**Directive:**
The listing below must be repeated word for word, with its images excluded.

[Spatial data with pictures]
::::::::::

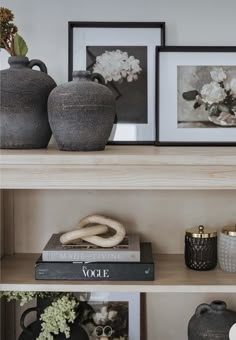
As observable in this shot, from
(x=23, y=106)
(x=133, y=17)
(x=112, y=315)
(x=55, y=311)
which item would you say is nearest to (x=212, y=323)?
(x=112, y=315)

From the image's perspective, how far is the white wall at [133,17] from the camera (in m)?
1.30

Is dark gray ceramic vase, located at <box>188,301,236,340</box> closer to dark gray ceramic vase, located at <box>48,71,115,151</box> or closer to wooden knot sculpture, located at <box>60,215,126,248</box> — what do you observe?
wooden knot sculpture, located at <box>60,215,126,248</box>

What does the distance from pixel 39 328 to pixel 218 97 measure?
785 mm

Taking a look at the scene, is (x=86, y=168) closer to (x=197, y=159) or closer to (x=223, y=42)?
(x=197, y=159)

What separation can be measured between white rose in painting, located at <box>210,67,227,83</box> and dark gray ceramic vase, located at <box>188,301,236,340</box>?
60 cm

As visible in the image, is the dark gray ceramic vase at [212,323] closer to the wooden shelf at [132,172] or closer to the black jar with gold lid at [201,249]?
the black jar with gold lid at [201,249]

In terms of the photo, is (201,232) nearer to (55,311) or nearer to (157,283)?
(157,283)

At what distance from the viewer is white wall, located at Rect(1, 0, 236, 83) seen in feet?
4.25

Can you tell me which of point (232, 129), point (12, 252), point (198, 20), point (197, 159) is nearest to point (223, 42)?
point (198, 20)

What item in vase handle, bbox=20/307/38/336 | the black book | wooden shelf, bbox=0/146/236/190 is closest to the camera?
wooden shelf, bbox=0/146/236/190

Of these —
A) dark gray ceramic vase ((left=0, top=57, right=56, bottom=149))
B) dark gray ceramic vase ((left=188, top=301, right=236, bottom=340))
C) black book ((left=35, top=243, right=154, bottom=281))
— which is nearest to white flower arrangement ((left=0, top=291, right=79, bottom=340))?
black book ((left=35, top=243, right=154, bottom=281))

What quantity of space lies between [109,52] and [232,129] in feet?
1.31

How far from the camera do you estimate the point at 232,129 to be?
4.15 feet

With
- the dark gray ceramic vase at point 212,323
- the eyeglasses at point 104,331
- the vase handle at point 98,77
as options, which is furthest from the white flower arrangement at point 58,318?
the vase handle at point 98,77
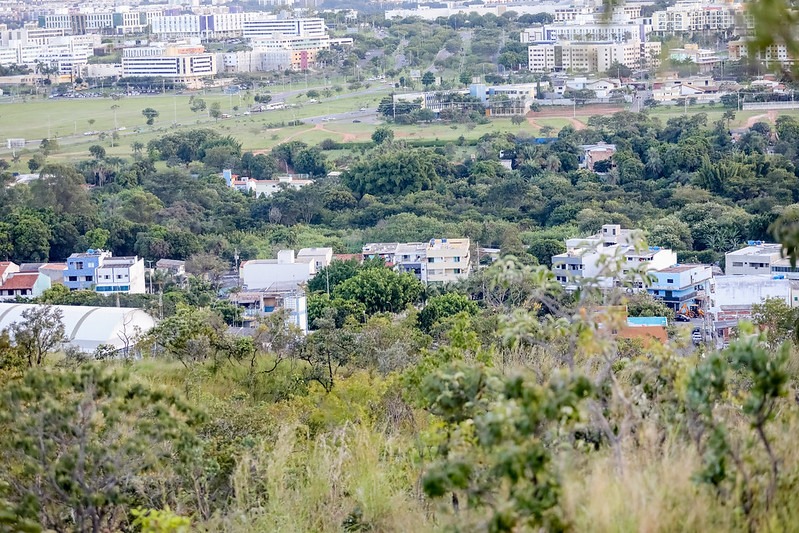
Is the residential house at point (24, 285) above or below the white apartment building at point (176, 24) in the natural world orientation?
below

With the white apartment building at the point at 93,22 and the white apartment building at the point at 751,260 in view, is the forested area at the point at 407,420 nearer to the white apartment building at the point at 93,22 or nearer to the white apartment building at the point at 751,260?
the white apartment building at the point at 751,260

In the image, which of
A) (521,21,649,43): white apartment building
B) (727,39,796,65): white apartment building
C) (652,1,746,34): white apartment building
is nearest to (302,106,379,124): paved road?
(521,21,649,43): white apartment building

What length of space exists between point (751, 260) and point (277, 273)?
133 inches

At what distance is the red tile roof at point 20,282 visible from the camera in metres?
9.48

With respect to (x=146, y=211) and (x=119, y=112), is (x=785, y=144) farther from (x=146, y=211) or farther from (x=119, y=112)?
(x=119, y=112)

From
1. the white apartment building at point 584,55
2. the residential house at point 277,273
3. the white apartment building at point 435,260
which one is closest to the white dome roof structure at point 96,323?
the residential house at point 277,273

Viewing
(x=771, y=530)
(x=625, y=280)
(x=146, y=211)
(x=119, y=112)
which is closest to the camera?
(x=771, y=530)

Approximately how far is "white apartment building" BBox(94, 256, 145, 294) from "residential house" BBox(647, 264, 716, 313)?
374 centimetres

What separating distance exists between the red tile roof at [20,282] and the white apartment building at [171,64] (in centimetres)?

::::::::::

**Exercise answer:**
As observable in this shot, from
(x=23, y=106)
(x=133, y=17)
(x=112, y=315)
(x=55, y=311)
which item would you say is nearest to (x=212, y=323)?
(x=112, y=315)

From the image's perspective, how far is the white wall at [133,17] from the camera (in m)?
1.30

Is dark gray ceramic vase, located at <box>188,301,236,340</box> closer to dark gray ceramic vase, located at <box>48,71,115,151</box> or closer to wooden knot sculpture, located at <box>60,215,126,248</box> — what do you observe?
wooden knot sculpture, located at <box>60,215,126,248</box>

What does the distance from pixel 39 328 to pixel 218 97 measure?
785 mm

Taking a look at the scene, is (x=86, y=168) closer to (x=197, y=159) or closer to (x=223, y=42)?
(x=197, y=159)

What separation can be measured between white rose in painting, located at <box>210,67,227,83</box> and dark gray ceramic vase, located at <box>188,301,236,340</box>?
60 cm

As visible in the image, is the dark gray ceramic vase at [212,323] closer to the wooden shelf at [132,172] or closer to the black jar with gold lid at [201,249]?
the black jar with gold lid at [201,249]

In terms of the photo, is (201,232) nearer to (55,311) or nearer to (157,283)?
(157,283)

At what distance from the viewer is white wall, located at Rect(1, 0, 236, 83) seen in feet?
4.25

Can you tell me which of point (232, 129), point (12, 252), point (198, 20), point (197, 159) is nearest to point (223, 42)?
point (198, 20)

What item in vase handle, bbox=20/307/38/336 | the black book | wooden shelf, bbox=0/146/236/190 is closest to the camera?
wooden shelf, bbox=0/146/236/190

Of these —
A) dark gray ceramic vase ((left=0, top=57, right=56, bottom=149))
B) dark gray ceramic vase ((left=188, top=301, right=236, bottom=340))
C) black book ((left=35, top=243, right=154, bottom=281))
— which is nearest to white flower arrangement ((left=0, top=291, right=79, bottom=340))?
black book ((left=35, top=243, right=154, bottom=281))

What quantity of space lies between [109,52] and [232,129] in feet?
1.31

How far from the camera do you estimate the point at 232,129 to be?
4.15 feet

With
- the dark gray ceramic vase at point 212,323
- the eyeglasses at point 104,331
- the vase handle at point 98,77
as options, which is furthest from the white flower arrangement at point 58,318?
the vase handle at point 98,77
Is the residential house at point (24, 285) above or below the white apartment building at point (176, 24) in the natural world orientation?
below

With the white apartment building at the point at 93,22 and the white apartment building at the point at 751,260 in view, is the forested area at the point at 407,420 nearer to the white apartment building at the point at 93,22 or nearer to the white apartment building at the point at 751,260?
the white apartment building at the point at 751,260

In the image, which of
A) (521,21,649,43): white apartment building
B) (727,39,796,65): white apartment building
C) (652,1,746,34): white apartment building
is nearest to (302,106,379,124): paved road?
(521,21,649,43): white apartment building

What length of space exists between point (751, 260) and point (277, 273)?
133 inches

At what distance is the red tile roof at point 20,282 visible from the camera in metres?
9.48

With respect to (x=146, y=211) and (x=119, y=112), is (x=785, y=144) farther from (x=146, y=211) or farther from (x=119, y=112)?
(x=119, y=112)

From
1. the white apartment building at point 584,55
2. the residential house at point 277,273
3. the white apartment building at point 435,260
which one is closest to the white dome roof structure at point 96,323?
the residential house at point 277,273

Viewing
(x=771, y=530)
(x=625, y=280)
(x=146, y=211)
(x=119, y=112)
which is closest to the camera?
(x=771, y=530)

Approximately how far is "white apartment building" BBox(94, 256, 145, 294) from "residential house" BBox(647, 264, 716, 313)?
374 centimetres

What separating distance exists between the red tile roof at [20,282] and the white apartment building at [171,64] (in centimetres)?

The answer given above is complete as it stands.